TASK REQUIREMENTS: Beginning with the line that contains "Organvermittlung und Arzthaftung" and ending with the last line of the records, write out each line exactly and omit the pictures.

[EXCERPTED RECORDS]

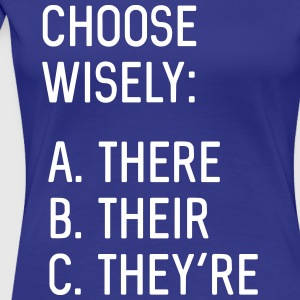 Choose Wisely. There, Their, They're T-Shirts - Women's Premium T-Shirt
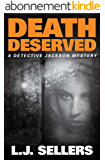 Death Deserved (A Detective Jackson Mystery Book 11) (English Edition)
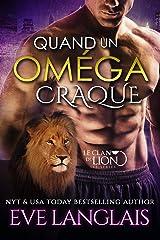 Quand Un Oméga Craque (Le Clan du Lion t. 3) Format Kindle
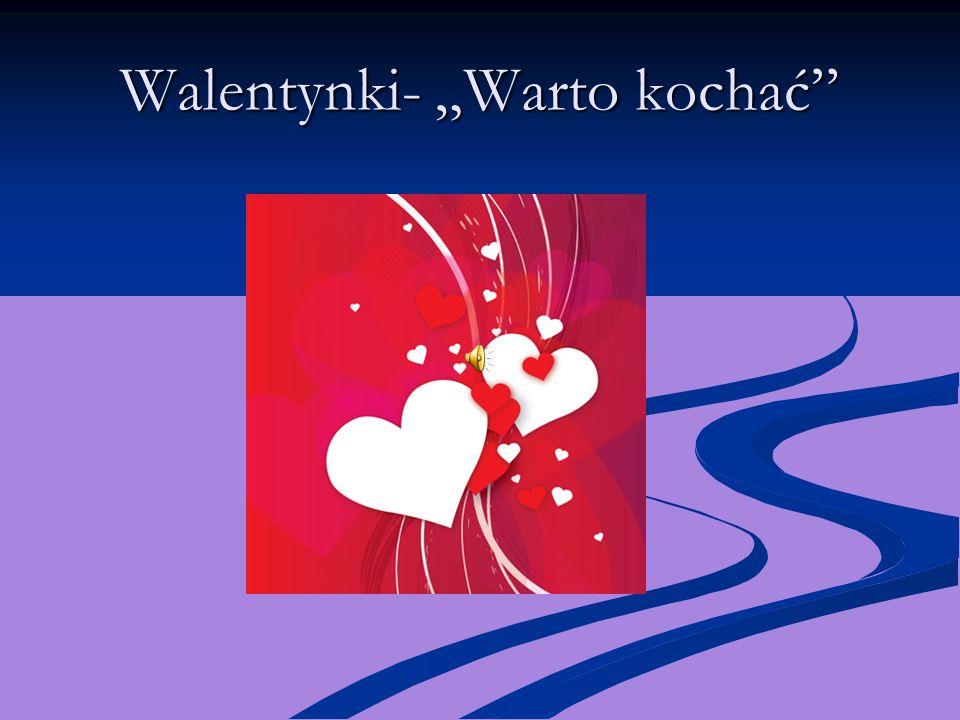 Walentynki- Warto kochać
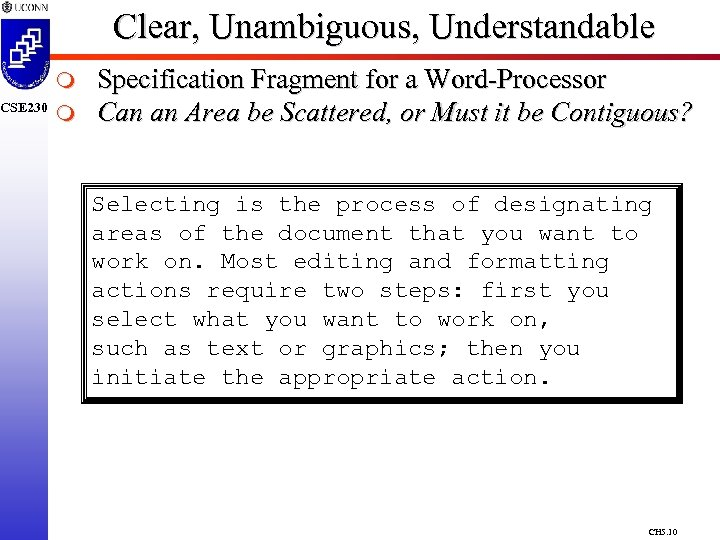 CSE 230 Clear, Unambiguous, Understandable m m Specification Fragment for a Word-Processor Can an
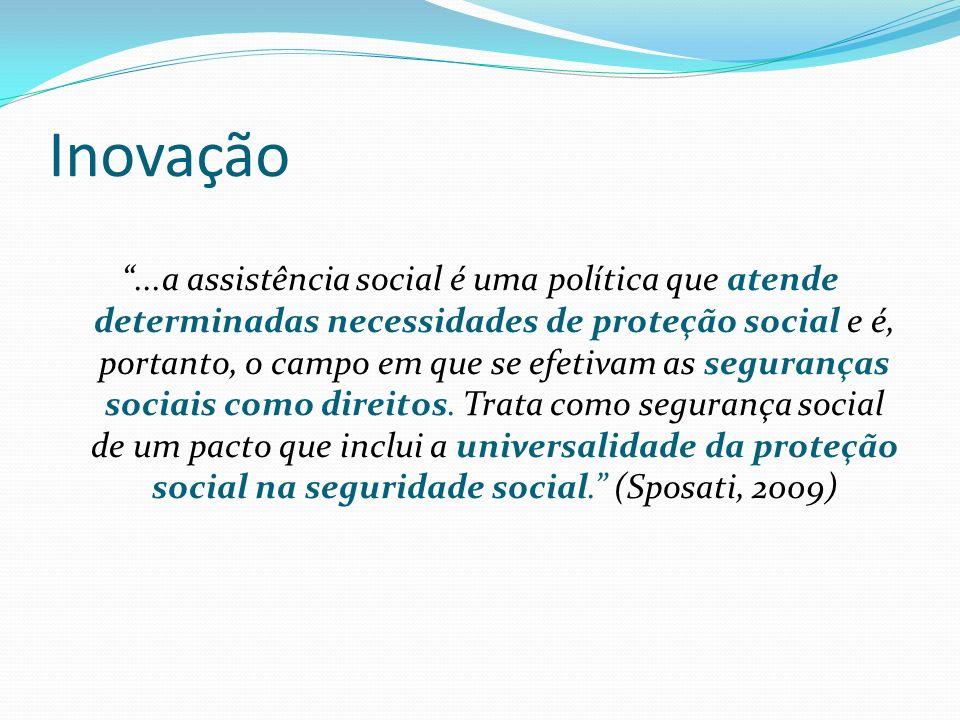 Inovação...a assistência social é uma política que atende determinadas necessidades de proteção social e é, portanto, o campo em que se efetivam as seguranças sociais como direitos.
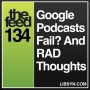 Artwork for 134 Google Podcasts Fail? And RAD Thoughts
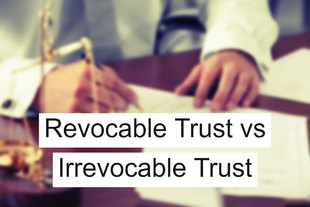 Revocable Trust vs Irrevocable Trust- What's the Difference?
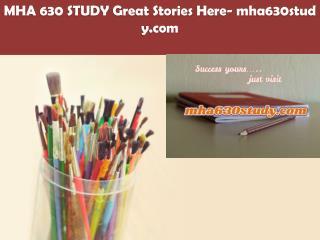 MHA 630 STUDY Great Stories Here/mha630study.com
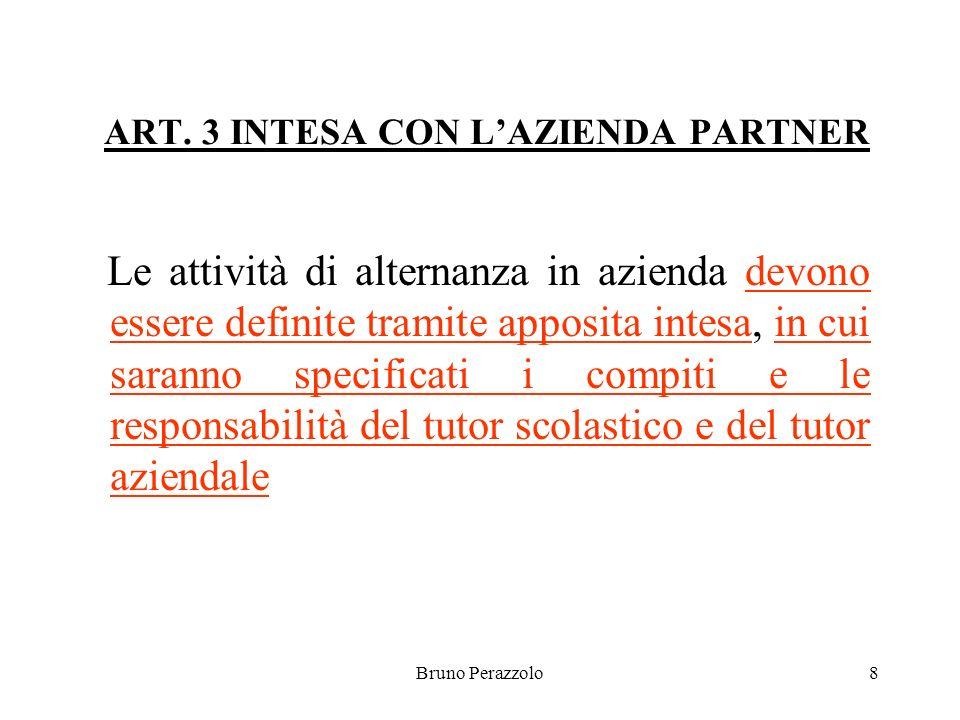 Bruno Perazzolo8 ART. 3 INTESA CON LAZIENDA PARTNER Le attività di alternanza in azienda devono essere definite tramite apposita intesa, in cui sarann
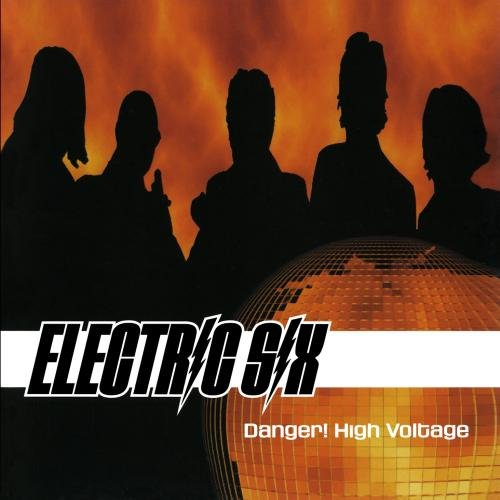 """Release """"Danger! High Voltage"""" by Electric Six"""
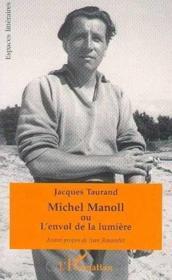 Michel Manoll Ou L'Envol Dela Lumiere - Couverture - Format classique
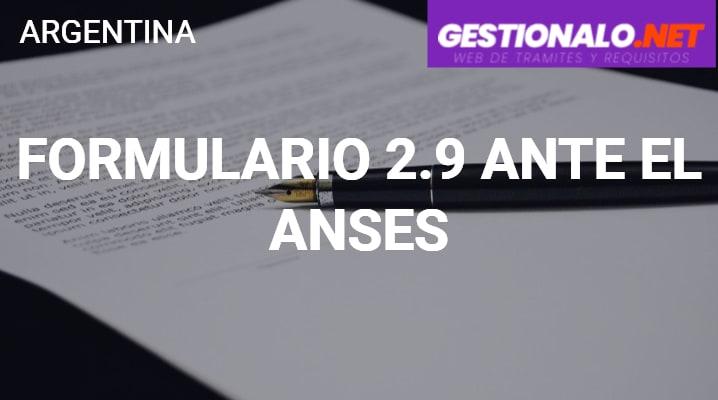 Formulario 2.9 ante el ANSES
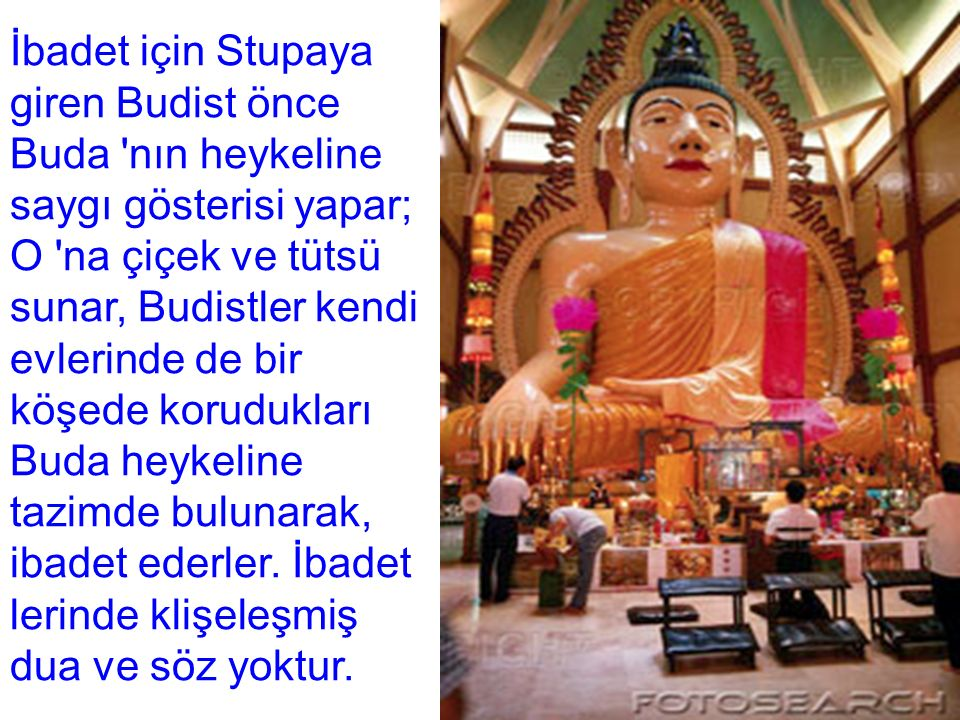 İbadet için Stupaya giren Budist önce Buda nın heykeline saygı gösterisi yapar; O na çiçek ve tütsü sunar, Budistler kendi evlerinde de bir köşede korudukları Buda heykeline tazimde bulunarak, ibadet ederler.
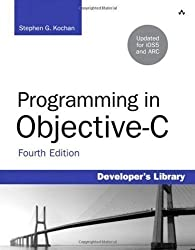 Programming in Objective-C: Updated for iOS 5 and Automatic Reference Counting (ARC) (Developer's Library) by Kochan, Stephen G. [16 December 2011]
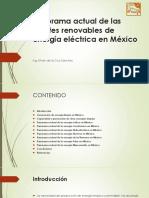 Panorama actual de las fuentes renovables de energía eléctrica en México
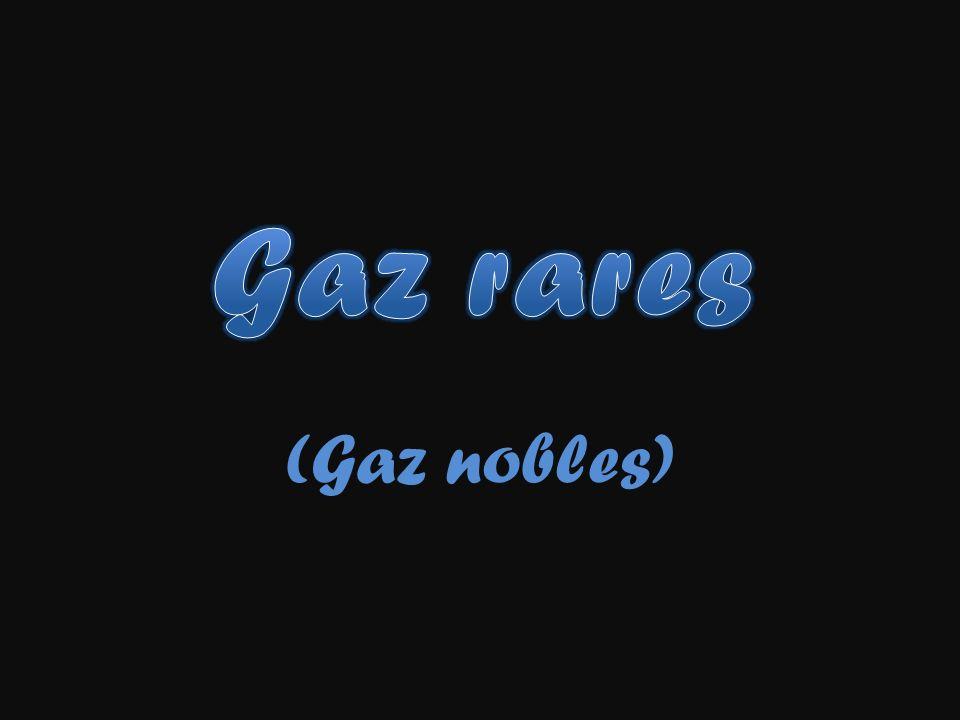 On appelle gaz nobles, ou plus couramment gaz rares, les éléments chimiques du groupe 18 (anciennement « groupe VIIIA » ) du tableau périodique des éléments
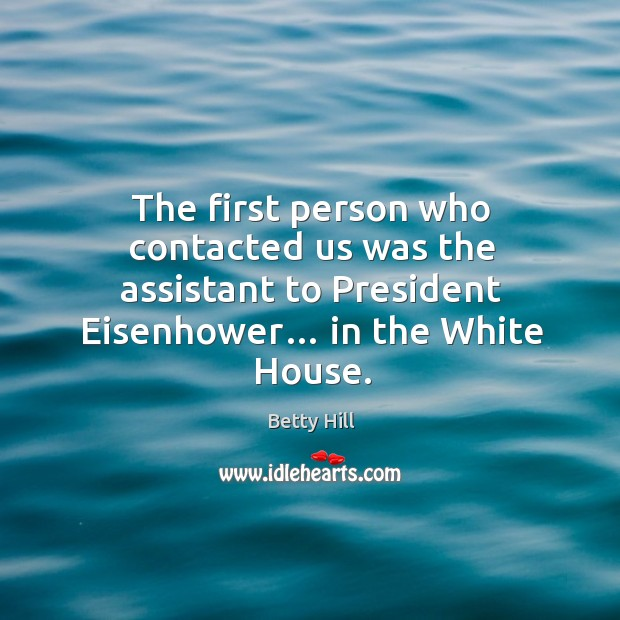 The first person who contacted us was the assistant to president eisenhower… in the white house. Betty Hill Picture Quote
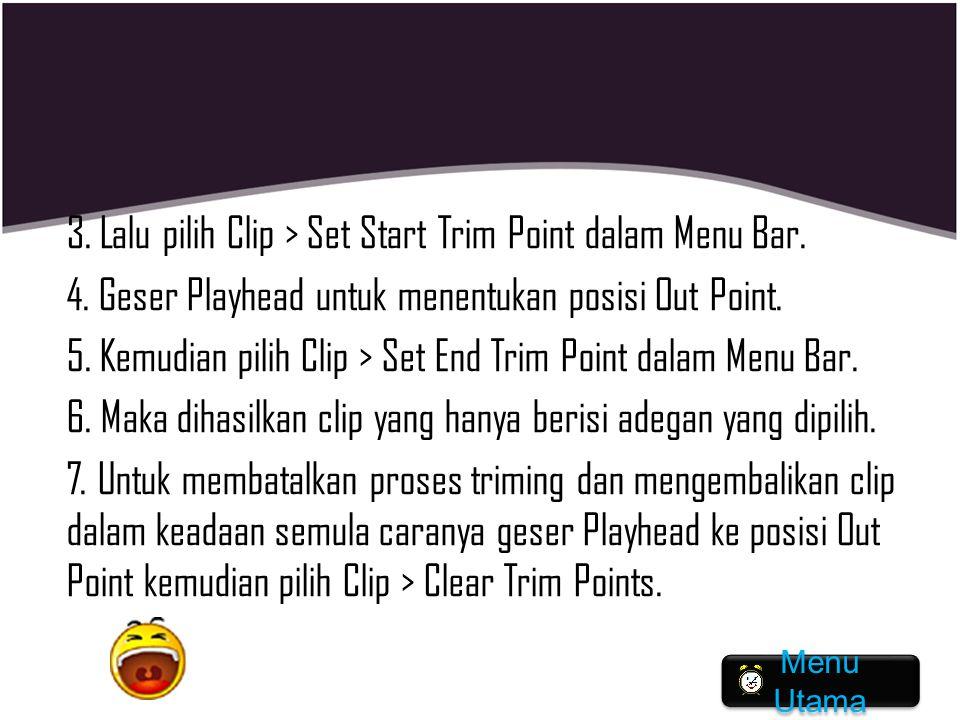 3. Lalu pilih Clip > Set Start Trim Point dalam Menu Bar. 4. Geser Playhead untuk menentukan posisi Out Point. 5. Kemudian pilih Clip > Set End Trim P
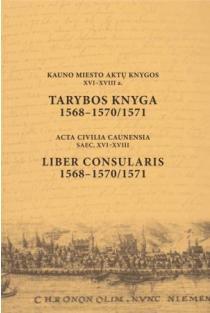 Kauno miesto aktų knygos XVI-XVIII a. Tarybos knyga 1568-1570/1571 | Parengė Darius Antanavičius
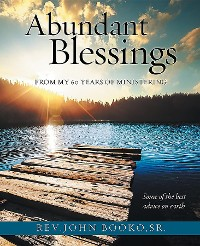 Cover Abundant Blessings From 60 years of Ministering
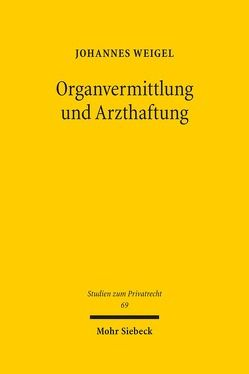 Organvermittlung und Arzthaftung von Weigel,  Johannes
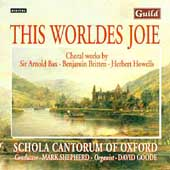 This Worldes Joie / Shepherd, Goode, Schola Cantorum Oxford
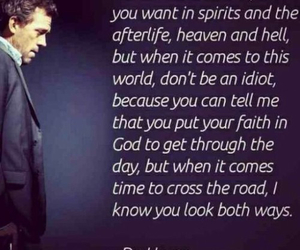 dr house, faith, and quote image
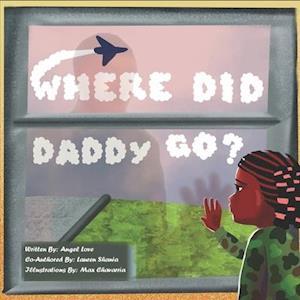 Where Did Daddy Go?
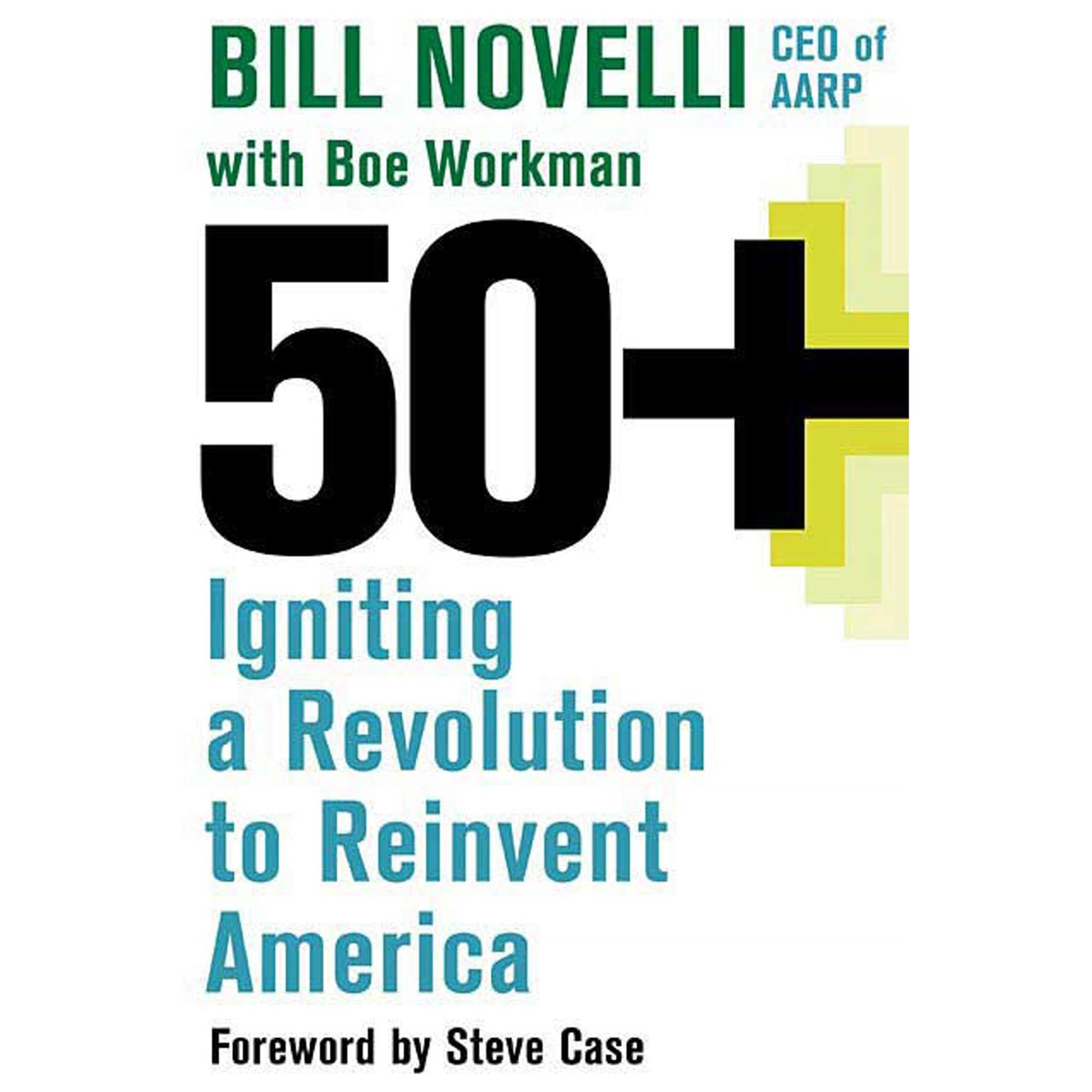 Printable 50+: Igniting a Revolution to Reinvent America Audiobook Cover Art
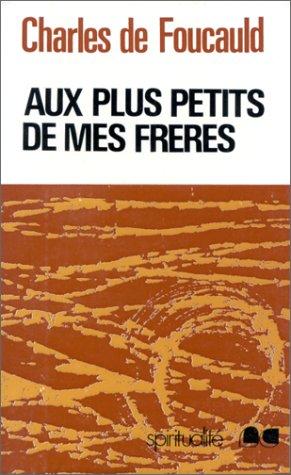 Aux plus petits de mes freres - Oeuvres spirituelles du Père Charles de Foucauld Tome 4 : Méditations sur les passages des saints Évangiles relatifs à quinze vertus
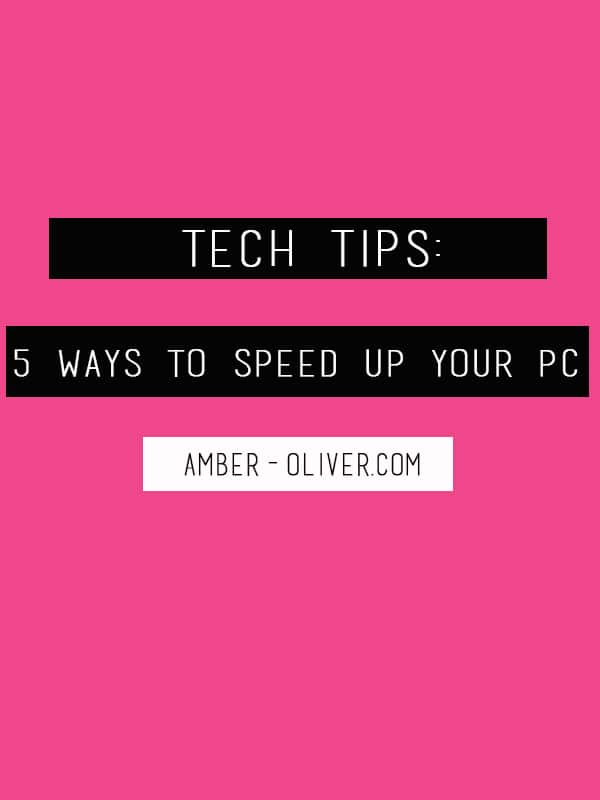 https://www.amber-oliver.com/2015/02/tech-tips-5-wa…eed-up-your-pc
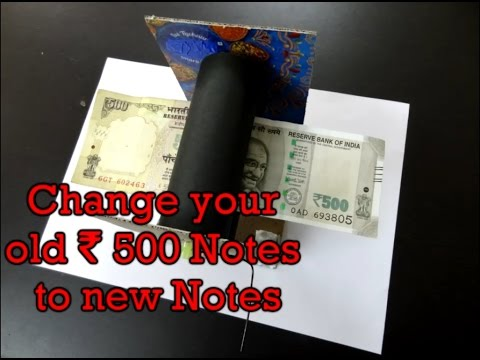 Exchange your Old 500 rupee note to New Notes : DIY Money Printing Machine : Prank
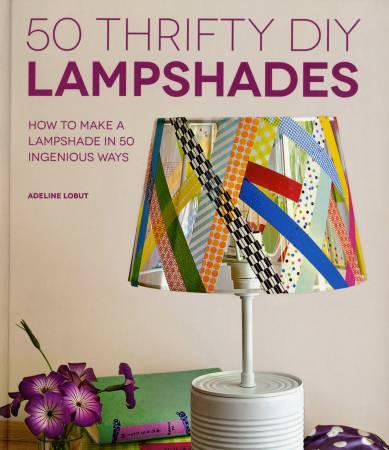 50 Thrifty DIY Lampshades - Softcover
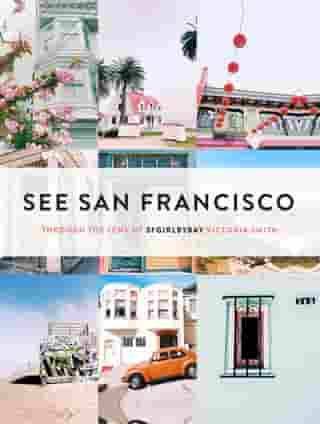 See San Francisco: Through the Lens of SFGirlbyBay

[/EXCERPTED RECORDS]

YOUR SOLUTION:
 Organvermittlung und Arzthaftung von Weigel,  Johannes
 This Worldes Joie / Shepherd, Goode, Schola Cantorum Oxford
 dr house, faith, and quote image
 Where Did Daddy Go?
 Printable 50+: Igniting a Revolution to Reinvent America Audiobook Cover Art
 Aux plus petits de mes freres - Oeuvres spirituelles du Père Charles de Foucauld Tome 4 : Méditations sur les passages des saints Évangiles relatifs à quinze vertus
 https://www.amber-oliver.com/2015/02/tech-tips-5-wa…eed-up-your-pc
 Exchange your Old 500 rupee note to New Notes : DIY Money Printing Machine : Prank
 50 Thrifty DIY Lampshades - Softcover
 See San Francisco: Through the Lens of SFGirlbyBay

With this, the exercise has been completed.